Input for this task: Begin

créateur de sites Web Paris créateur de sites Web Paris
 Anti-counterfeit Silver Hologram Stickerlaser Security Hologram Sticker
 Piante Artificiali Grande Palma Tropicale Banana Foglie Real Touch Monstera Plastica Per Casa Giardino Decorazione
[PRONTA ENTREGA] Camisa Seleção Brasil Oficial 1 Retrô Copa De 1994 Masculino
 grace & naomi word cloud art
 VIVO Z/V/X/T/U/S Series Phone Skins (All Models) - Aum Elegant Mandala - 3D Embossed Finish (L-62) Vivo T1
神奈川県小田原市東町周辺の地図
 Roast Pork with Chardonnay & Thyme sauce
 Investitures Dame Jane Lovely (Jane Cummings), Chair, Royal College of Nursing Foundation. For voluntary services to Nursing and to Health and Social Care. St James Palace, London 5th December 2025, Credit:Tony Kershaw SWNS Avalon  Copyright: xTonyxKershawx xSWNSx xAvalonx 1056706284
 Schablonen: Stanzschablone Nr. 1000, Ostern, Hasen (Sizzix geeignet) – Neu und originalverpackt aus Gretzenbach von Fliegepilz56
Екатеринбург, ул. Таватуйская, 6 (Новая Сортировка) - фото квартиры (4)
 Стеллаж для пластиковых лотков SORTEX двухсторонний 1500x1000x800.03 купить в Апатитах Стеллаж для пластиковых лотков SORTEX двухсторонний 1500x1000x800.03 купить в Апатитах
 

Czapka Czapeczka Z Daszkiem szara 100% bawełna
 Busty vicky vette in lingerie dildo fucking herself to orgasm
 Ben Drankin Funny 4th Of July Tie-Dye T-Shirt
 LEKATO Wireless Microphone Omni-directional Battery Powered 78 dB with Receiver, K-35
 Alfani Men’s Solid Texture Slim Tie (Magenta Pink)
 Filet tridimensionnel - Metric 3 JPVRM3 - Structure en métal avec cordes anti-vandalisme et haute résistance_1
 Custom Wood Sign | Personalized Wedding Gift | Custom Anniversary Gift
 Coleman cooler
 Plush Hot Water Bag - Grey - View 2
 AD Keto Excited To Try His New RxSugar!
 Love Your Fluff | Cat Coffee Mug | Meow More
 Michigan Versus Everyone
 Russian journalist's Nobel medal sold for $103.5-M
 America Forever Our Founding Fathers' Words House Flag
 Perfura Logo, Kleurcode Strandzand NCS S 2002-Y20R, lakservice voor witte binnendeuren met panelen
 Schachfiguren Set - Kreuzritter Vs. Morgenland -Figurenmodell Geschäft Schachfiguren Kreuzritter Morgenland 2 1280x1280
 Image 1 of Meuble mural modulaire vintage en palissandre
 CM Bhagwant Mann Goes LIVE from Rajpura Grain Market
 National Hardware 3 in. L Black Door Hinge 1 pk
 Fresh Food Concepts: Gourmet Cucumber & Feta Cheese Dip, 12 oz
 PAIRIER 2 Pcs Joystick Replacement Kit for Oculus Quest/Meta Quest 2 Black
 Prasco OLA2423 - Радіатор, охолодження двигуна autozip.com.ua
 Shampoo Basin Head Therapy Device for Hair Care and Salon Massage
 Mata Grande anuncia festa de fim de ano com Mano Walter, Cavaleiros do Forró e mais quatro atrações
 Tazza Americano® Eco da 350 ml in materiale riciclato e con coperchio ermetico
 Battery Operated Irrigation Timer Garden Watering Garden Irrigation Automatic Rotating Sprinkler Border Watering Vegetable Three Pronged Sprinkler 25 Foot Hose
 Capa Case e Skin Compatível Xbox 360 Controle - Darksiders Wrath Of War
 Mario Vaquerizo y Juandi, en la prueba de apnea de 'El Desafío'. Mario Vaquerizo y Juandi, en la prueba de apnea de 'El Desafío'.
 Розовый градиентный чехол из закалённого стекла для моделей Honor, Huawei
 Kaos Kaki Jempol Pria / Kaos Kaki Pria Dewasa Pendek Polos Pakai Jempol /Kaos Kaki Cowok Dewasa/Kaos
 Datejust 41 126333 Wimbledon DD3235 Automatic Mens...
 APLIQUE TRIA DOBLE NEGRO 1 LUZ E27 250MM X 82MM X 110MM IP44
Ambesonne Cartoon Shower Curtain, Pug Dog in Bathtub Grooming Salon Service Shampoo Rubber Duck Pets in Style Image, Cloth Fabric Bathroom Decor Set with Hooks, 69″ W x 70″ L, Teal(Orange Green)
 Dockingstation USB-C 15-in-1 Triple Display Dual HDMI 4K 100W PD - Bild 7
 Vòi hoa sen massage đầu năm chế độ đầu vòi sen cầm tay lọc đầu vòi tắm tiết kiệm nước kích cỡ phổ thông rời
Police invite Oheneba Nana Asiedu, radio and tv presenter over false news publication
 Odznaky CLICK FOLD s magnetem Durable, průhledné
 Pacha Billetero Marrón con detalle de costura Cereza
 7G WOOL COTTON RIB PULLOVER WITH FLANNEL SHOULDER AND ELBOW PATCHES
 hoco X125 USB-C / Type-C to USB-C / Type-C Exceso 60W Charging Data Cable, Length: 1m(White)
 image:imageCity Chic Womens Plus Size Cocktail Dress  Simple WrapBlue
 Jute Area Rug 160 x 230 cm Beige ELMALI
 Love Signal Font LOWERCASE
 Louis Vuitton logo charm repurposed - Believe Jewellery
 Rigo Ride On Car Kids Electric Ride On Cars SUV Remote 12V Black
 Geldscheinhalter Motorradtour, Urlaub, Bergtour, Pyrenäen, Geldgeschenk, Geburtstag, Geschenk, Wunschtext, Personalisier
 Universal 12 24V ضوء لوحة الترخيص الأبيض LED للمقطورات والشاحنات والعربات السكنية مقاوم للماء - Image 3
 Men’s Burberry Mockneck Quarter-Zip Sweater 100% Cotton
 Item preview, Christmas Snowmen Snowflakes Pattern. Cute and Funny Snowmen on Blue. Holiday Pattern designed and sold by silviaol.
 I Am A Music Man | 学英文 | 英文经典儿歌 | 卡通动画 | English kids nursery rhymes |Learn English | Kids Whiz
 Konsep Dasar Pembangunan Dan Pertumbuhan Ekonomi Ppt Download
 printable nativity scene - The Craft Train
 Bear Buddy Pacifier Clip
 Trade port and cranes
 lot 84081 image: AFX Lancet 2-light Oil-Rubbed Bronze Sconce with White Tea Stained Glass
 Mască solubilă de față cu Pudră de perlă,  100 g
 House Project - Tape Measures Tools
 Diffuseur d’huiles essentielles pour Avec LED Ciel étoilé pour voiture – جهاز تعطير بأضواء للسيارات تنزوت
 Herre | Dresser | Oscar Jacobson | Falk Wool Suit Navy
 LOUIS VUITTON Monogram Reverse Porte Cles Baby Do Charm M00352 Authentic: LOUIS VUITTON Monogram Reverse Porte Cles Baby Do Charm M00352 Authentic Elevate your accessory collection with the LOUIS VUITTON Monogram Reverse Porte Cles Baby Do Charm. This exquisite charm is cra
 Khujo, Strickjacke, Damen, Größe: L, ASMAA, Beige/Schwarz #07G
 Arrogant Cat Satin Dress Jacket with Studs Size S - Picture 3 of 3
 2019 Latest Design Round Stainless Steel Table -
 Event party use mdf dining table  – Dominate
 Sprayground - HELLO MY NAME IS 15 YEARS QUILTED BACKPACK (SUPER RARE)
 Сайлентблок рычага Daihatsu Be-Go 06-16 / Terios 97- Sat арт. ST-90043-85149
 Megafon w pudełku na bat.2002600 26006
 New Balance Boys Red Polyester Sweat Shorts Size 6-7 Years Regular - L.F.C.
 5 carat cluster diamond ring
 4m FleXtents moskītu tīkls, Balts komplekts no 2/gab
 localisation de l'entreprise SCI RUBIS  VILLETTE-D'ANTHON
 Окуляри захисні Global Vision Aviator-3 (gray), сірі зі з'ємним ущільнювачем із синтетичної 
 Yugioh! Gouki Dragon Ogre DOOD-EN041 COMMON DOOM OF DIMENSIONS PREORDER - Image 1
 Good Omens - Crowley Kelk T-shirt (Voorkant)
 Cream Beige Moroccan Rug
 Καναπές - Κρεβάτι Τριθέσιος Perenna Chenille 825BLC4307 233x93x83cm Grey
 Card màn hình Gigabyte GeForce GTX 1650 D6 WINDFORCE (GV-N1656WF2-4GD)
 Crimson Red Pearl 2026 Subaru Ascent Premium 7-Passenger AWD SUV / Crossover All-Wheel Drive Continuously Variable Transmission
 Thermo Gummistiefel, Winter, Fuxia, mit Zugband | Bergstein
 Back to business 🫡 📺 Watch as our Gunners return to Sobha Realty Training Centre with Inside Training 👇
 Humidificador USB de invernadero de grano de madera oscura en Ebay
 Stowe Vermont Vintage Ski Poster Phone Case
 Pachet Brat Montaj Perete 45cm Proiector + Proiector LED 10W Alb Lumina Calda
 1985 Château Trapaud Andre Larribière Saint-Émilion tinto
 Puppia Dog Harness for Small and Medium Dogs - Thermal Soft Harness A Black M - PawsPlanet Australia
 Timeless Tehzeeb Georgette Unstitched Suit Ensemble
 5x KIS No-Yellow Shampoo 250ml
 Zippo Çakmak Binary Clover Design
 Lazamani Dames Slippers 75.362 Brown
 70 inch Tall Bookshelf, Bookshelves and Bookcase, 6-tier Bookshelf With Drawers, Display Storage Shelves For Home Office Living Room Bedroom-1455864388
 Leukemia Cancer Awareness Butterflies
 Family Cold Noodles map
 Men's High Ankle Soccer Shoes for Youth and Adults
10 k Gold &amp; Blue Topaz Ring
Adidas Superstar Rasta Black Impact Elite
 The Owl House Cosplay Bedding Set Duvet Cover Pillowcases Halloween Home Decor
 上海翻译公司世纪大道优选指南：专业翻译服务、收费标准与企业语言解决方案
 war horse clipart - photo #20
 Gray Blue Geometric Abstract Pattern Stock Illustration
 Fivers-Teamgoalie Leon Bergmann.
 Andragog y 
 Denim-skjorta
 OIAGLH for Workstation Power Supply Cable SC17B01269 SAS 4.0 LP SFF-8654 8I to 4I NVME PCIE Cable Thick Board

Input for this task: End

## [How to complete this task]
Starting at the line above that contains "Khujo, Strickjacke, Damen, Größe: L, ASMAA, Beige/Schwarz", write out each line exactly until the line that contains "Card màn hình" has been written, and stop there.

## [Exercise solution]
 Khujo, Strickjacke, Damen, Größe: L, ASMAA, Beige/Schwarz #07G
 Arrogant Cat Satin Dress Jacket with Studs Size S - Picture 3 of 3
 2019 Latest Design Round Stainless Steel Table -
 Event party use mdf dining table  – Dominate
 Sprayground - HELLO MY NAME IS 15 YEARS QUILTED BACKPACK (SUPER RARE)
 Сайлентблок рычага Daihatsu Be-Go 06-16 / Terios 97- Sat арт. ST-90043-85149
 Megafon w pudełku na bat.2002600 26006
 New Balance Boys Red Polyester Sweat Shorts Size 6-7 Years Regular - L.F.C.
 5 carat cluster diamond ring
 4m FleXtents moskītu tīkls, Balts komplekts no 2/gab
 localisation de l'entreprise SCI RUBIS  VILLETTE-D'ANTHON
 Окуляри захисні Global Vision Aviator-3 (gray), сірі зі з'ємним ущільнювачем із синтетичної 
 Yugioh! Gouki Dragon Ogre DOOD-EN041 COMMON DOOM OF DIMENSIONS PREORDER - Image 1
 Good Omens - Crowley Kelk T-shirt (Voorkant)
 Cream Beige Moroccan Rug
 Καναπές - Κρεβάτι Τριθέσιος Perenna Chenille 825BLC4307 233x93x83cm Grey
 Card màn hình Gigabyte GeForce GTX 1650 D6 WINDFORCE (GV-N1656WF2-4GD)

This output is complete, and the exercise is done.